→ Texto da página:
Motorista tenta invadir Palácio do Planalto com caminhonete

Ele foi detido pela Guarda Presidencial, que acionou a Polícia Militar do DF. O motorista apresentava sinais de embriaguez


postado em 09/08/2018 20:00 / atualizado em 09/08/2018 20:18

(foto: Ed Alves/CB/D.A Press)
(foto: Ed Alves/CB/D.A Press)

Um motorista de 50 anos tentou invadir o Palácio do Planalto com uma caminhonete GM/S10, nesta quinta-feira (9/8). De acordo com a Polícia Militar do Distrito Federal (PMDF), o motorista apresentava sinais de embriaguez. 

O homem foi dominado pela Guarda Presidencial, que acionou a PM. Ele não conseguiu entrar no prédio e não houve danos ao patrimônio público. O motorista também se recusou a assoprar o bafômetro e foi conduzido por duas viaturas à sede da Polícia Federal. 

Em julho deste ano, uma outra situação em frente ao Palácio do Planalto mobilizou um caminhão e duas viaturas do Corpo de Bombeiros Militar do Distrito Federal (CBMDF), uma van do Serviço de Atendimento Móvel de Urgência (Samu), duas viaturas da PM e duas viaturas do Bope. A suspeita era de uma bomba no local, dentro de uma mala.
 
Após verificação com uso de robô, raio-x e um militar com equipamento especial anti-bomba, as equipes confirmaram que se tratava apenas de uma valise com roupas de adultos e crianças.

→ Material fornecido:
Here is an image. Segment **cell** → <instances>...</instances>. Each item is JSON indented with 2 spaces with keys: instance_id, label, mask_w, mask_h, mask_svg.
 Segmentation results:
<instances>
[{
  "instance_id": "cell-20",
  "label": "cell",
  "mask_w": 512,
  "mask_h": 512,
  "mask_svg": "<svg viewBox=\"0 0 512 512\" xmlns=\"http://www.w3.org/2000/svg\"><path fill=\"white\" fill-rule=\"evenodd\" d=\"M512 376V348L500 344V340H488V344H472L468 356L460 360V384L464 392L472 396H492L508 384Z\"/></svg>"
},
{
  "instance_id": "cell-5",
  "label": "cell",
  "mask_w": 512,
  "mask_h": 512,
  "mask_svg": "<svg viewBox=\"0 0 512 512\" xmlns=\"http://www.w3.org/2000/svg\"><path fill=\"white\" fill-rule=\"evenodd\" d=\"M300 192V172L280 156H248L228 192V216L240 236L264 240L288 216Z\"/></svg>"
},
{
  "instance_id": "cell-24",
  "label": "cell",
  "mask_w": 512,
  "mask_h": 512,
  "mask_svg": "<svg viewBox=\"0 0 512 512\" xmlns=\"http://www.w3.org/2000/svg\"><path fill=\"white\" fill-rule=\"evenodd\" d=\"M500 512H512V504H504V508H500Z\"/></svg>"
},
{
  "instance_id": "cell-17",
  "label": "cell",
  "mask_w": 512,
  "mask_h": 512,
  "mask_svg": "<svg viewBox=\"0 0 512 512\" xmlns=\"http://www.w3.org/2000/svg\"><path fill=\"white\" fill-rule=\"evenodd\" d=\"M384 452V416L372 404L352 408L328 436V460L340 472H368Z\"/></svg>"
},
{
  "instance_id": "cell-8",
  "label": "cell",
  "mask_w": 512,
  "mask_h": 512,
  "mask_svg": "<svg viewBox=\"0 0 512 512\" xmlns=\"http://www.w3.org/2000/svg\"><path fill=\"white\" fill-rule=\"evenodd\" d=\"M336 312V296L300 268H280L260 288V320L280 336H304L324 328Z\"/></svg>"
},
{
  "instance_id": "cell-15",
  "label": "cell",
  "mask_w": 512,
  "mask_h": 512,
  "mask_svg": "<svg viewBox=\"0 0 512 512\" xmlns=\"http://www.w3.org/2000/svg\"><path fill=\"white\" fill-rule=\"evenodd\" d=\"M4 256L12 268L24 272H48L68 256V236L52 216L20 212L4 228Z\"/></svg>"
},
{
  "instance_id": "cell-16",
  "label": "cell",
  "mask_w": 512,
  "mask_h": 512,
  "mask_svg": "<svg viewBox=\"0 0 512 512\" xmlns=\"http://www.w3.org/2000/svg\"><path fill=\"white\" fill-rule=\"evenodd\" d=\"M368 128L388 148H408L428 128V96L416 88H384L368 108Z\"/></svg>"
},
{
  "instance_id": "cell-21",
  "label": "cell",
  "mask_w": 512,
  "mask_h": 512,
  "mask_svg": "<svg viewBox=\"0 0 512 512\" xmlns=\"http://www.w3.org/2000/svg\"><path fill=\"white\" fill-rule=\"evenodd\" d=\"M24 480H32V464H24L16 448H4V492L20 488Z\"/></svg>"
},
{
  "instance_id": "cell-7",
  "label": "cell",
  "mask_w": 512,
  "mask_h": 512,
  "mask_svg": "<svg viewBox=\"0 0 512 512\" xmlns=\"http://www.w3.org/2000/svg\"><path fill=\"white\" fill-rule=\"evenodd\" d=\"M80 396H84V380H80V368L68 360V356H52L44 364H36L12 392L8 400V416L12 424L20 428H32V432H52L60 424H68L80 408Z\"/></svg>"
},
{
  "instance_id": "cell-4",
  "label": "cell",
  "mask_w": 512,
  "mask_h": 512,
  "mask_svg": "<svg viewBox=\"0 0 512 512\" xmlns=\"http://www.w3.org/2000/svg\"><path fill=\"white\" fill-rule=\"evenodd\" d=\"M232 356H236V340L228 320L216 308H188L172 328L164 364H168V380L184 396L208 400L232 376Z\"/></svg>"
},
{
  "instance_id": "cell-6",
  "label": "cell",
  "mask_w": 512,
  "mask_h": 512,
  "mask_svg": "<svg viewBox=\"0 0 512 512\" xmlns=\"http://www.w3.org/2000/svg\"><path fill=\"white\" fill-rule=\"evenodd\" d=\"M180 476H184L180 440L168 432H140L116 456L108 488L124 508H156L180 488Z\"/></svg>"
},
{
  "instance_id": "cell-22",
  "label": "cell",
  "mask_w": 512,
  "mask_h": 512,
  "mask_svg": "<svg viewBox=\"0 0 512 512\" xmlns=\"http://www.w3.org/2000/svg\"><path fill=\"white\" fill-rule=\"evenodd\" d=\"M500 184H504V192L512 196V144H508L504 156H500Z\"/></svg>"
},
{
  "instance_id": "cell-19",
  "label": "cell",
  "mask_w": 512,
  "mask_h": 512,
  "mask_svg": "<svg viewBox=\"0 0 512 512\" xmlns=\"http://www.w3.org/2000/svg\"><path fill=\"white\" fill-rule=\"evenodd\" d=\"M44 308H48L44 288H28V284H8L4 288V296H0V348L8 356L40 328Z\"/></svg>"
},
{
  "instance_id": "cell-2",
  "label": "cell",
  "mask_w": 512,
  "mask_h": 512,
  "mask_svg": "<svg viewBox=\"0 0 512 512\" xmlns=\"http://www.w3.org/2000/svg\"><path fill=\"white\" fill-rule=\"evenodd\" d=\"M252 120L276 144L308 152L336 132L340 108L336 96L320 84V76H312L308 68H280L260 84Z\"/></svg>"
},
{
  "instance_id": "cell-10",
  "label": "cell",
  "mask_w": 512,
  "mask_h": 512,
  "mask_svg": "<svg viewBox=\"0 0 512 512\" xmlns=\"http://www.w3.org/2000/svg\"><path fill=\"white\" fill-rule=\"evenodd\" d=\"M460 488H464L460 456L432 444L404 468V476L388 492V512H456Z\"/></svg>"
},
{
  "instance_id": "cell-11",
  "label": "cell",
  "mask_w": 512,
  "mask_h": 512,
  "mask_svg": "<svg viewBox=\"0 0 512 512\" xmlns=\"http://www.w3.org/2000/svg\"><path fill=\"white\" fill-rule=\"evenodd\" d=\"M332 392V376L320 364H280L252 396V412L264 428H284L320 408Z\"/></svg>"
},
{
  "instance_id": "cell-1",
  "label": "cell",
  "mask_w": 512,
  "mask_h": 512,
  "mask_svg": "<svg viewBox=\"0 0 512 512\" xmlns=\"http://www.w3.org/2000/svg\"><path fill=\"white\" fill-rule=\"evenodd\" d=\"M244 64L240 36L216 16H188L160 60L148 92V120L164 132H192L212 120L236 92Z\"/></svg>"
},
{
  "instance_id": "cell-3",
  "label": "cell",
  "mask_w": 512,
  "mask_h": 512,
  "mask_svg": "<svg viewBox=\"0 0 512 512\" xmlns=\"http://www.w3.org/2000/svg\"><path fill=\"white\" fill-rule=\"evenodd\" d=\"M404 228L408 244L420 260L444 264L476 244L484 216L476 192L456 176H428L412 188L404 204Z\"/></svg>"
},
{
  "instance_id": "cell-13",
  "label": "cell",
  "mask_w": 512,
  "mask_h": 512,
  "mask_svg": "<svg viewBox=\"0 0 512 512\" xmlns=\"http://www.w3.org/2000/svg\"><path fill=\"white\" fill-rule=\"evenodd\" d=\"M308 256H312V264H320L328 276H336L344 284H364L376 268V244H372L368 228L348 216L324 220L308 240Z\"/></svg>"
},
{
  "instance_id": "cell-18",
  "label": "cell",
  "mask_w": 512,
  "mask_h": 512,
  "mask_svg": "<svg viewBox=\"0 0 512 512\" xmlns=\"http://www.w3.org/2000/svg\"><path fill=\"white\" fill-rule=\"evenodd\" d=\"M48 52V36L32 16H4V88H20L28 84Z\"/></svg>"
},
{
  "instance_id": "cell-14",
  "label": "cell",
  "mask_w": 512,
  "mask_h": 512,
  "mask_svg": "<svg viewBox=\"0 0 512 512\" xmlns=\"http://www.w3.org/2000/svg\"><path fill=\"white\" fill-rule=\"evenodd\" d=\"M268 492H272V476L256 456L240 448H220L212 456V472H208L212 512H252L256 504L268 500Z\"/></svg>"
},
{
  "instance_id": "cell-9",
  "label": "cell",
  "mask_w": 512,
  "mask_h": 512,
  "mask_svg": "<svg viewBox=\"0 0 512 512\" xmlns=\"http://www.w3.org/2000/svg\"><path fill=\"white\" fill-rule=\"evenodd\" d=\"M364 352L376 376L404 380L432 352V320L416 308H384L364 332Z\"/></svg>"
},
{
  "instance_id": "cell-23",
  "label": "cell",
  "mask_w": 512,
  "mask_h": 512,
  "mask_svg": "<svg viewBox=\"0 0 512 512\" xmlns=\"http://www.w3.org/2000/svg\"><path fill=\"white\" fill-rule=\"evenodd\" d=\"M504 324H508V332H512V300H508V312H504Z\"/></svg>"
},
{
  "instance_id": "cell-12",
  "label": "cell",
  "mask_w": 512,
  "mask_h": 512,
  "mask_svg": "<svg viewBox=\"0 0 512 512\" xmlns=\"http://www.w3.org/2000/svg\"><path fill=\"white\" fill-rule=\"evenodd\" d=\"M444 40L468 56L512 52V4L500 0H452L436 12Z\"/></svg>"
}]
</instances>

→ Tarefa A: Transcreva o trecho da notícia sobre a tentativa de invasão do Palácio do Planalto de "Após verificação com" a "adultos e crianças.".
→ Tarefa B: Na notícia sobre a tentativa de invasão do Palácio do Planalto, para onde o motorista foi conduzido?
→ Tarefa C: Continue a notícia sobre a tentativa de invasão do Palácio do Planalto a partir da última frase apresentada.
Os itens não entram em nada do que se pede aqui.

→ Resposta A:
Após verificação com uso de robô, raio-x e um militar com equipamento especial anti-bomba, as equipes confirmaram que se tratava apenas de uma valise com roupas de adultos e crianças.

→ Resposta B: À sede da Polícia Federal, levado por duas viaturas.

→ Resposta C:
Na mala havia apenas roupas de adulto e criança(foto: Carlos Vieira/CB/D.A Press)
Na mala havia apenas roupas de adulto e criança (foto: Carlos Vieira/CB/D.A Press)
 
Já em junho do ano passado, um adolescente de 15 anos conseguiu driblar a guarita e entrou dirigindo um carro em alta velocidade no Palácio da Alvorada. O veículo só parou dentro do prédio. O presidente Michel Temer não estava no local no momento do incidente.
 
O jovem derrubou o portão e só parou dentro do prédio(foto: Reprodução)
O jovem derrubou o portão e só parou dentro do prédio (foto: Reprodução)
 
A ocorrência fez com que o Gabinete de Segurança Institucional da Presidência da República (GSI) reforçasse a segurança no Palácio. Militares do Exército armados tomaram conta dos portões de entrada e os pinos de segurança, que estavam abaixados no momento do incidente, passaram a ficar erguidos.